The significant interaction found by sex and mean sleep time during the week suggests that increasing by 1, 2 or 3 hours boys’ mean sleep time increases their chances to achieve the MVPA guidelines, compared to girls, by factors of 2.35, 2.64 or 2.97, respectively. This result reveals that the effect of sleep time, on the MVPA, is moderated by sex, which can be taken into account when this relationship (PA and sleep time) is studied. Pesonen et al. [61] also found a moderated gender effect in this association, with stronger effects among girls.

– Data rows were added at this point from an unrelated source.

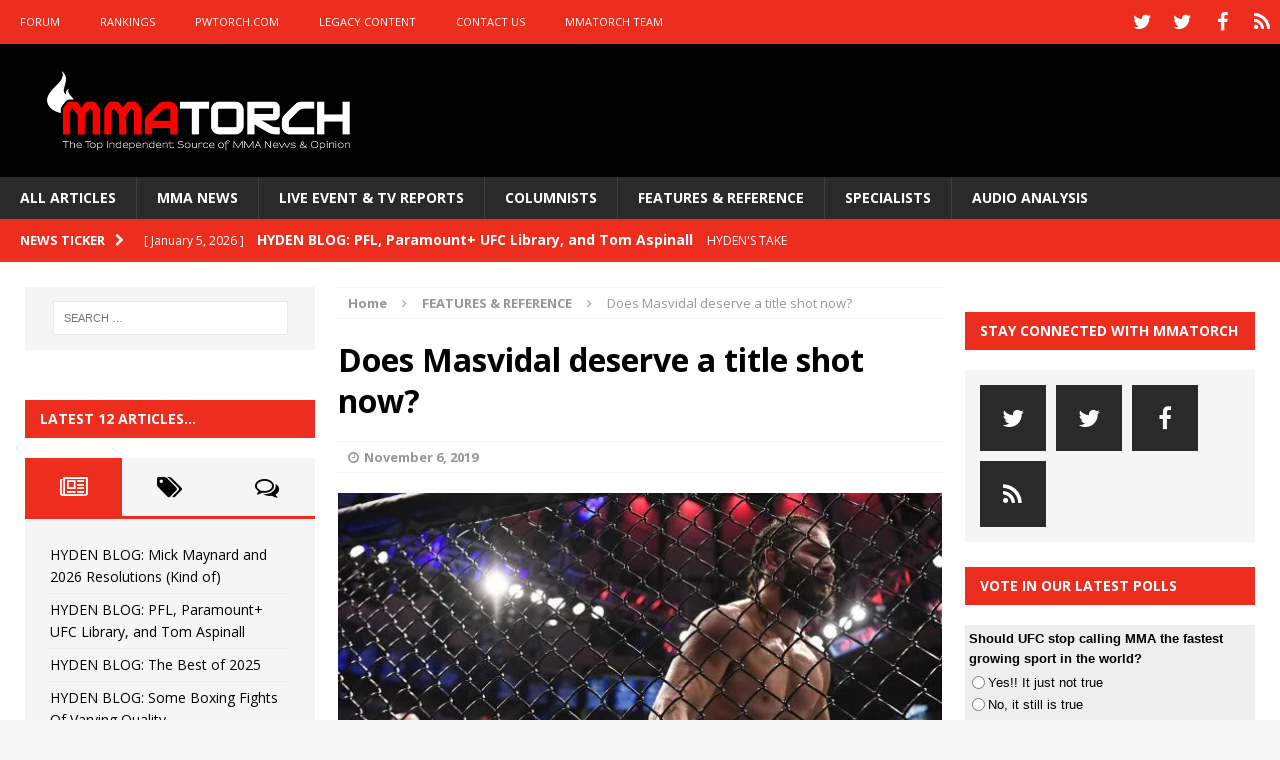

--- FILE ---
content_type: text/html; charset=utf-8
request_url: https://www.google.com/recaptcha/api2/aframe
body_size: 267
content:
<!DOCTYPE HTML><html><head><meta http-equiv="content-type" content="text/html; charset=UTF-8"></head><body><script nonce="ml_yGSjOrKIn7GKNK48Edg">/** Anti-fraud and anti-abuse applications only. See google.com/recaptcha */ try{var clients={'sodar':'https://pagead2.googlesyndication.com/pagead/sodar?'};window.addEventListener("message",function(a){try{if(a.source===window.parent){var b=JSON.parse(a.data);var c=clients[b['id']];if(c){var d=document.createElement('img');d.src=c+b['params']+'&rc='+(localStorage.getItem("rc::a")?sessionStorage.getItem("rc::b"):"");window.document.body.appendChild(d);sessionStorage.setItem("rc::e",parseInt(sessionStorage.getItem("rc::e")||0)+1);localStorage.setItem("rc::h",'1768783317745');}}}catch(b){}});window.parent.postMessage("_grecaptcha_ready", "*");}catch(b){}</script></body></html>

Notwithstanding the significance of the present findings, some limitations must be addressed. Firstly, restricting the sample to the Porto urban area limits the generalization of the results in terms of the Portuguese population. Yet, a comparison of the present sample characteristics with available information from the Portuguese population of the same age and sex was done. For example, in data not shown here, no differences were found in the prevalence of overweight/obesity [64], as well as in the percentage of children attaining sufficient levels of PA [44]. Secondly, we must bear in mind that we used Evenson et al.’s cut-off points [34], which have been proven widely acceptable in MVPA classification accuracy [35], although the cut-off issue continues to be an unsolved matter. Thirdly, we used a single imputation approach with the EM algorithm to estimate the missing data. Although multiple imputation could be used, Cattellier et al. [33] have shown that both approaches performed equally well in terms of bias or precision. Fourthly, although the ISCOLE decision to consider a minimum of four days of valid accelerometry data may be debatable, we conducted a generalizability study with the Portuguese data, with a single facet (days), using the urGENOVA software [65], and found a G-coefficient of 0.82 for seven days, and 0.73 for four days. This shows that starting from four days (with a weekend day included), we have very reliable accelerometry information. Lastly, limiting our sample age to 9–11 years may be a restrictive factor, although it marks the beginning of a very important transition phase from late childhood to adolescence [66] and a significant change in school habits. On the other hand, the present study has several strong points. Firstly, the high quality dataset is a part of an international study with unparalleled information, as shown by Katzmarzyk et al. [21]. Secondly, the usage of objective PA measurement during seven consecutive days with a substantial time frame allows for a high degree of consistency to detect levels of daily PA over a week. Thirdly, the broad spectrum of environmental variables is unique in a single study.

5. Conclusions

In conclusion, the present results show that the percentage of children meeting the 60 min of daily MVPA recommendations, seven days a week, is low. Further, there is a linear negative trend in the compliance with the MVPA guidelines from one to seven days. In addition, the number of days children complied with MVPA guidelines is positively associated with sex (male), but negatively with BMI, family income, walking time from home to a sporting venue and mean sleep time during the week. More efforts are needed to uncover the relevancy of different environmental correlates on meeting PA recommendations. These results emphasize the importance of taking into account multiple levels of influence when developing interventions to promote healthy and active lifestyles.